Over the next two months I followed the news. But on March 12, on the way back from Fatehpur Sikri, I read that India was suspending tourist visas.

I had less than three weeks left on my trip, but that last part was flying to Nepal, and back to Delhi for my flight home. No visa meant no admission back into India.

So I spent the next day cancelling hotels and flights in Nepal, and moving my flight home from March 31 to March 20. That would still give me one last stop in Varanasi.

Varanasi is the spiritual capital of India. The Ganges River (or Ganga as they call it) is very sacred in Hinduism.

There are 84 ghats (places with steps down). An early morning boat ride gave a good perspective. People were out bathing, doing laundry and chanting.

Open air cremation is considered the most auspicious way to release the soul from the body. About 80 bodies are cremated per day at two of the ghats.

Families are also gathered along the ghats for the funeral ceremonies that involve drumming.

Chai tea served in ‘disposable’ clay cups

Love the red carrots here. So sweet too!

But things started spinning faster and faster in the next few days, there was talk of airports closing, and I thought ‘this isn’t fun anymore’. So I moved my flight ahead ahead to March 17.

As soon as I had the flight, I headed to the airport and flew Varanasi-Delhi-Hong Kong-Vancouver-Victoria. It was a 44 hour trip but I felt relieved to reach each step.

Hong Kong airport – 530 gates but no people….

And just in case, I brought the roll of toilet paper I’d been carrying around for 2.5 months…

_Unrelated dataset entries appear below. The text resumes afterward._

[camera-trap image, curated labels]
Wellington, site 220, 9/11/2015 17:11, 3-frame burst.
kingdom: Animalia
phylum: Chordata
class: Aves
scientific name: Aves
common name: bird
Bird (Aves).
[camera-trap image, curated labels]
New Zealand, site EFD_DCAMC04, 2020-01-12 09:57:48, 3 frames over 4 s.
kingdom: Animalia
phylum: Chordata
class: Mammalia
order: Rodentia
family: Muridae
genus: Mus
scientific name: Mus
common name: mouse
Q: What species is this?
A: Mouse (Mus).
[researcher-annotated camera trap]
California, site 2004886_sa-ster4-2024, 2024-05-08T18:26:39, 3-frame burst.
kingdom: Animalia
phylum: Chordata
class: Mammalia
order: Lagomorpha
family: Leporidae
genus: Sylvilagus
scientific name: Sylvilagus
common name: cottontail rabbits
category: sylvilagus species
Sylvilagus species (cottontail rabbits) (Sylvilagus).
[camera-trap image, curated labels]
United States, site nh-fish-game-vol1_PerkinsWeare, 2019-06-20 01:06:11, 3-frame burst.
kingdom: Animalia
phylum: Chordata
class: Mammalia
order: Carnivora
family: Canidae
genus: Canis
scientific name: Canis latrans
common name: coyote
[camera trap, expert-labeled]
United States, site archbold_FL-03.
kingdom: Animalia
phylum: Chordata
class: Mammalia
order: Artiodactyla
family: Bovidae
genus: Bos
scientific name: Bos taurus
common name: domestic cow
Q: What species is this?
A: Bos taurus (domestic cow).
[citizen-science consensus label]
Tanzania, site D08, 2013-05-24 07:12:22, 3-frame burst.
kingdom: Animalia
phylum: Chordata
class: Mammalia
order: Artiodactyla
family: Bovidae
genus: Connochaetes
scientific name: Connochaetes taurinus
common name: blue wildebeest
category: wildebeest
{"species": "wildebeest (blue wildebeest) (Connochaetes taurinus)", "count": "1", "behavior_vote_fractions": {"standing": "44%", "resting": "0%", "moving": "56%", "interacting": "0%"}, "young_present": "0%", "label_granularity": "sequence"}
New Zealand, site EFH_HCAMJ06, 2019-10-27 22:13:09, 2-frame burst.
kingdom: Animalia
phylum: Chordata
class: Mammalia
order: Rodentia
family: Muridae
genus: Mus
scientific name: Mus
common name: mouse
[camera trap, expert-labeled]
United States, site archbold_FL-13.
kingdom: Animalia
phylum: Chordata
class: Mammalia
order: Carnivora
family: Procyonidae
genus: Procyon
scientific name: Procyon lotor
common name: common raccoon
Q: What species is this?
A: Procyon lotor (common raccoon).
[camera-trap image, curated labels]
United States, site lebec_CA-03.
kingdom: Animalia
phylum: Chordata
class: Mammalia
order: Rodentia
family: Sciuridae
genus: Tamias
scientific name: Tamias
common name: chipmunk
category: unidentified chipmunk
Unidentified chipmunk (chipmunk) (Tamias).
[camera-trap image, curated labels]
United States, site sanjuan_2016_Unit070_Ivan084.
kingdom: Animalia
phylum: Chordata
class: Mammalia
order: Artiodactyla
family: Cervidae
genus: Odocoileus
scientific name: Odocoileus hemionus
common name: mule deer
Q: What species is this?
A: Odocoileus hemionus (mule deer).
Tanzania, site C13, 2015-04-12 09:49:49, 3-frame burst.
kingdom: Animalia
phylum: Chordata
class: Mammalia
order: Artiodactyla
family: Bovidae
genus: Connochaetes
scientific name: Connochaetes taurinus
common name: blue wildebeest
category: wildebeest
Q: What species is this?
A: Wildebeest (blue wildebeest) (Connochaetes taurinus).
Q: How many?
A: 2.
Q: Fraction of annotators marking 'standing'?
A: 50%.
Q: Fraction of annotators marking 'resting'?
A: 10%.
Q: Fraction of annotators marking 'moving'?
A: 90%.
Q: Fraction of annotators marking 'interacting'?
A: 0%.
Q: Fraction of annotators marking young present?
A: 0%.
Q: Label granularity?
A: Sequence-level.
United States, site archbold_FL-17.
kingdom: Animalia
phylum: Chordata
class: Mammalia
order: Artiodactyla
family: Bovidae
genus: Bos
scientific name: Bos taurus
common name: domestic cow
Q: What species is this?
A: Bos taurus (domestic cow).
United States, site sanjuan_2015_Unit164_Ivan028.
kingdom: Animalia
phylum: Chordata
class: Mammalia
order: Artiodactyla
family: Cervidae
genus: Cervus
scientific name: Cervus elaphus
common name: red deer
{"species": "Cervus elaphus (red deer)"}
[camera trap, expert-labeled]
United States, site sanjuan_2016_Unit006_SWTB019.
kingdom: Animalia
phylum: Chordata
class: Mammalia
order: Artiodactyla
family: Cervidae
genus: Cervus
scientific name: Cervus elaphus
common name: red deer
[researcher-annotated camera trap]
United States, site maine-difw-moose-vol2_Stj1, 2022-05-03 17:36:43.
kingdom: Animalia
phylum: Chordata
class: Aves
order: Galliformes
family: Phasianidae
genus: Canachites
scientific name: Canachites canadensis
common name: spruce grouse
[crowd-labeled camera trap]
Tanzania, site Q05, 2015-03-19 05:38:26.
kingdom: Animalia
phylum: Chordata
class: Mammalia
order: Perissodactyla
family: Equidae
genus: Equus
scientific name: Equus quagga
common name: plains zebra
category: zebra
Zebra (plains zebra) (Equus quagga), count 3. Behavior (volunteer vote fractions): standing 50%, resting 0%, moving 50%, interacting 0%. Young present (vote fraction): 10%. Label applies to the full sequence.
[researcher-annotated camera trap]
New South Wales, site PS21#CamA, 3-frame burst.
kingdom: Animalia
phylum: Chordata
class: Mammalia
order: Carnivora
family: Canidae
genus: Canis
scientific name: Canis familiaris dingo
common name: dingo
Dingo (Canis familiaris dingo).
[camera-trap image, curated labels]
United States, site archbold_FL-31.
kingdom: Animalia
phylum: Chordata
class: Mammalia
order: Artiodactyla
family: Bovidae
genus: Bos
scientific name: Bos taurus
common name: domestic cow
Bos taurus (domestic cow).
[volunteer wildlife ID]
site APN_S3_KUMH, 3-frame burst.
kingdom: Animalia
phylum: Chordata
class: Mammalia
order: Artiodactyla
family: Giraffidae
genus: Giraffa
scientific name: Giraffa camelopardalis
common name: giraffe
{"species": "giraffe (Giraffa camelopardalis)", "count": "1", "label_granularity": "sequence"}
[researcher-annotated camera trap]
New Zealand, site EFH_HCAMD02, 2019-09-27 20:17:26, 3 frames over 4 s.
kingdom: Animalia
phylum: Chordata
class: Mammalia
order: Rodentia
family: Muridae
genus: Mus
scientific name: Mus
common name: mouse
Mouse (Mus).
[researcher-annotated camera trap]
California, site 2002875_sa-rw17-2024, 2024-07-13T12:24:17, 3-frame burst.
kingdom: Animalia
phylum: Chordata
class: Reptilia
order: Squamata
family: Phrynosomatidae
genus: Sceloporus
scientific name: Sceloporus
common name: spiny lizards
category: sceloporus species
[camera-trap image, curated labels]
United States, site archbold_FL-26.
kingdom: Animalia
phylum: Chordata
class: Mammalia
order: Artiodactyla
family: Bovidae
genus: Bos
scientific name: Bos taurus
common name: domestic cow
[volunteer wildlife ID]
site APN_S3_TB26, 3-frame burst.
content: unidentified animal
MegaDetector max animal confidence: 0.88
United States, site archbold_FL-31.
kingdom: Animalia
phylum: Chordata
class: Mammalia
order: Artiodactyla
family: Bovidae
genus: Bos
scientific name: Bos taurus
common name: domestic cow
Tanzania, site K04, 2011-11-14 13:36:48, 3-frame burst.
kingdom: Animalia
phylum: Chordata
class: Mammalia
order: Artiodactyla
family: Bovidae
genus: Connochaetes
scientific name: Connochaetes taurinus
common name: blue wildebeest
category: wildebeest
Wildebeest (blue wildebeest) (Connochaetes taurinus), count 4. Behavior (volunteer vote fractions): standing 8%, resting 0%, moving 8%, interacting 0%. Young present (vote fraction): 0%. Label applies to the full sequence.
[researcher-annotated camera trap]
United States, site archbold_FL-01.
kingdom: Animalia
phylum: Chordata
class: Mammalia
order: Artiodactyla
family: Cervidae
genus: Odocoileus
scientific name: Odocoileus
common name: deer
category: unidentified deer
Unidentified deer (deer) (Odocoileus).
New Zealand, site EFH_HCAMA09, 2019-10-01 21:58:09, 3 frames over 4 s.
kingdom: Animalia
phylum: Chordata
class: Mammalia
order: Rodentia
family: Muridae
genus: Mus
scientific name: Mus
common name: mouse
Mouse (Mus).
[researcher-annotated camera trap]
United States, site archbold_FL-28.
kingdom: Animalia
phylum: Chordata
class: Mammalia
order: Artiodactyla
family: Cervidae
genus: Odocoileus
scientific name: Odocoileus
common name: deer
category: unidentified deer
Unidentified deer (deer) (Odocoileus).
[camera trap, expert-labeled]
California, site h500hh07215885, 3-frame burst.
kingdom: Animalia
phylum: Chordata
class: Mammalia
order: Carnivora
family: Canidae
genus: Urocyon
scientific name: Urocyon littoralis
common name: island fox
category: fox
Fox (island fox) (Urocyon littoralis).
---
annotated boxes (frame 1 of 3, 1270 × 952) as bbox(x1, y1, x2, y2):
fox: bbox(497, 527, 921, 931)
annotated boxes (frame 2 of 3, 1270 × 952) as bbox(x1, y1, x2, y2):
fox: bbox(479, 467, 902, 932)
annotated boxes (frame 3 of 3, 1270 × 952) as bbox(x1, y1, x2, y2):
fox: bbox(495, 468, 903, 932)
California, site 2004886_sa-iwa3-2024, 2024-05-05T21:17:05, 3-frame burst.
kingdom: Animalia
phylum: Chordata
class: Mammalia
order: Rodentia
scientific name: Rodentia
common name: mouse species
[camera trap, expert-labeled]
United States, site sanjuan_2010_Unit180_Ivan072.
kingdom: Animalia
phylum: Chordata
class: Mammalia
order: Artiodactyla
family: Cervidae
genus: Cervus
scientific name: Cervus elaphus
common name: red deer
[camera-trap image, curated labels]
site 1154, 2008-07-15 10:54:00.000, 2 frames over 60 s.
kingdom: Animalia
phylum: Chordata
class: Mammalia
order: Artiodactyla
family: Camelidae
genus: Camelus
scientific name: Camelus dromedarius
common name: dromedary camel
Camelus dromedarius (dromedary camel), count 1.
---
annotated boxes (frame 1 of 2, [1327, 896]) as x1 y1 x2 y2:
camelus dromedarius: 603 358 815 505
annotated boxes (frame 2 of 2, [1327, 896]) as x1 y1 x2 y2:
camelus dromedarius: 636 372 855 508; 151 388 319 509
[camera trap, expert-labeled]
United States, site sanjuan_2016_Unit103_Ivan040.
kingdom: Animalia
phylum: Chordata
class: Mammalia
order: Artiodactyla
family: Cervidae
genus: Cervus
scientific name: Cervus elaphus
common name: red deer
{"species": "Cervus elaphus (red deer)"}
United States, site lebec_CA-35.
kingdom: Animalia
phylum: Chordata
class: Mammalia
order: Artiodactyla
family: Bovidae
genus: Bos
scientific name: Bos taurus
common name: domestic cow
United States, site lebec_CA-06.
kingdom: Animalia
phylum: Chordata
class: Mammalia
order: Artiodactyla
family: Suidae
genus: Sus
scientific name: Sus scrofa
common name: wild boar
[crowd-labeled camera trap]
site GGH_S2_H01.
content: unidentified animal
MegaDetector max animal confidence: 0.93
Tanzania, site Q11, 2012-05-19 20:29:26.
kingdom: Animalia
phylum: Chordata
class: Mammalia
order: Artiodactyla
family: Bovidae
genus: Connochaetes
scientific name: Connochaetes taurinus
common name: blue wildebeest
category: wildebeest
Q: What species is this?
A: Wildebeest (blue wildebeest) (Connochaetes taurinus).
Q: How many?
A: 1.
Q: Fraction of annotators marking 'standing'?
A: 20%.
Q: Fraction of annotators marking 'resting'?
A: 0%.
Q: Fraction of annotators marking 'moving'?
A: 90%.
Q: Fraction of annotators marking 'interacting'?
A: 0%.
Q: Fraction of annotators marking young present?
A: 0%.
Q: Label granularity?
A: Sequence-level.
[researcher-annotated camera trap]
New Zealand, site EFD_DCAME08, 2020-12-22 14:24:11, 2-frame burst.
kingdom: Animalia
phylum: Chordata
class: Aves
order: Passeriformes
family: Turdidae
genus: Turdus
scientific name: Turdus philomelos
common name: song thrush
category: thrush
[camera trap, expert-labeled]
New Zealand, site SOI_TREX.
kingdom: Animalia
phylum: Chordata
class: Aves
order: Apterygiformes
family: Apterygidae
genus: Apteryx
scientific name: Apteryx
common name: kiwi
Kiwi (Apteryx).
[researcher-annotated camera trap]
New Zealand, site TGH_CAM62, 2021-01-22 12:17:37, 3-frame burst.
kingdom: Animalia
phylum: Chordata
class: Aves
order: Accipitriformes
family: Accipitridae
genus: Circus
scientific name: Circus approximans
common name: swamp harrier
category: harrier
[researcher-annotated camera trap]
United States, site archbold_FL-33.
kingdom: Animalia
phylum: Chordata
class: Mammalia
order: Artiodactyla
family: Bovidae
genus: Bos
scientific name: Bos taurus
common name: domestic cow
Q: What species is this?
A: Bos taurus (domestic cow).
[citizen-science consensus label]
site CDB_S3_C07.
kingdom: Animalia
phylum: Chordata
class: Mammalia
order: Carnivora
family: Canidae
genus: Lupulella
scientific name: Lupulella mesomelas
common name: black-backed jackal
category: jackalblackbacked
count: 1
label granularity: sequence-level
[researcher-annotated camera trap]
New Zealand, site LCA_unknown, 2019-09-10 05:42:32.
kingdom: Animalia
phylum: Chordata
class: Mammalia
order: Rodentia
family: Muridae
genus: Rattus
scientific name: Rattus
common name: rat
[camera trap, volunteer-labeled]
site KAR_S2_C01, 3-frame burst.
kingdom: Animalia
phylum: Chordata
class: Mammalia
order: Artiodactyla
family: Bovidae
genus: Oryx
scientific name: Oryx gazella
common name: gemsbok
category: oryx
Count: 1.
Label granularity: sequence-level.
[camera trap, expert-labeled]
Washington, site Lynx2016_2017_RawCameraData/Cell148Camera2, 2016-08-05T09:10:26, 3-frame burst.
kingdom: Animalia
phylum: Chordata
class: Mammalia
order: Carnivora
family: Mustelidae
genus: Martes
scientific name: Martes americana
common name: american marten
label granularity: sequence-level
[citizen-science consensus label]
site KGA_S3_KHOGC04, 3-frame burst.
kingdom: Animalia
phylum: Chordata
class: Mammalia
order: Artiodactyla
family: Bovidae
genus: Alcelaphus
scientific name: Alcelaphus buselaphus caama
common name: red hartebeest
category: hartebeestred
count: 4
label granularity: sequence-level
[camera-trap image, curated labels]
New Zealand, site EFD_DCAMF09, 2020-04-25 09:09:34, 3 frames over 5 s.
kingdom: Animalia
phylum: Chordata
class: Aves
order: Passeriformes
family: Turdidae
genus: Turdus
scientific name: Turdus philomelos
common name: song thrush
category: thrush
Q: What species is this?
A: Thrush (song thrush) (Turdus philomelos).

Now it’s 14 days of self-isolation. Good chance to catch up on the jet lag, which for a 12 hour time change means my days and nights are reversed!

But then what?? I’ve spent seven months/year for the last four years traveling. But planning the next trip seems premature in these uncertain times.

I hope everyone is staying healthy, and I look forward to adding to this blog in the future.